Chapter 14. Webbots That Read Email

When a webbot can read email, it’s easier for it to communicate with the outside world.^[44] Webbots capable of reading email can take instruction via email commands, share data with handheld devices such as iPads and Chrome Books, and filter messages for content.

For example, if package-tracking information is sent to an email account that a webbot can access, the webbot can parse incoming email from the carrier to track delivery status. Such a webbot could also send email warnings when shipments are late, communicate shipping charges to your corporate accounting software, or create reports that analyze a company’s use of overnight shipping.

The POP3 Protocol

Of the many protocols for reading email from mail servers, I selected Post Office Protocol 3 (POP3) for this task because of its simplicity and near-universal support among mail servers. POP3 instructions are also easy to perform in any Telnet or standard TCP/IP terminal program.^[45] The ability to use Telnet to execute POP3 commands will provide an understanding of POP3 commands, which we will later convert into PHP routines that any webbot may execute.

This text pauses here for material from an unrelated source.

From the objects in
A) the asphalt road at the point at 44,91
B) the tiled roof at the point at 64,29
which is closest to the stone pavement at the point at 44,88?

Logging into a POP3 Mail Server

Example 14-1 shows how to connect to a POP3 mail server though a Telnet client. Simply enter telnet, followed by the mail server name and the port number (which is always 110 for POP3). The mail server should reply with a message similar to the one in Example 14-1.

Example 14-1. Making a Telnet connection to a POP3 mail server

telnet mail.server.net 110
+OK <9238.1142228@mail2.server.net>

The reply shown in Example 14-1 says that you’ve made a connection to the POP3 mail server and that it is waiting for its next command, which should be your attempt to log in. Example 14-2 shows the process for logging in to a POP3 mail server.

Example 14-2. Successful authentication to a POP3 mail server

user me@server.com
+OK
pass xxxxxxxx
+OK

When you try this, be sure to substitute your email account in place of me@server.com and the password associated with your account for xxxxxxxx.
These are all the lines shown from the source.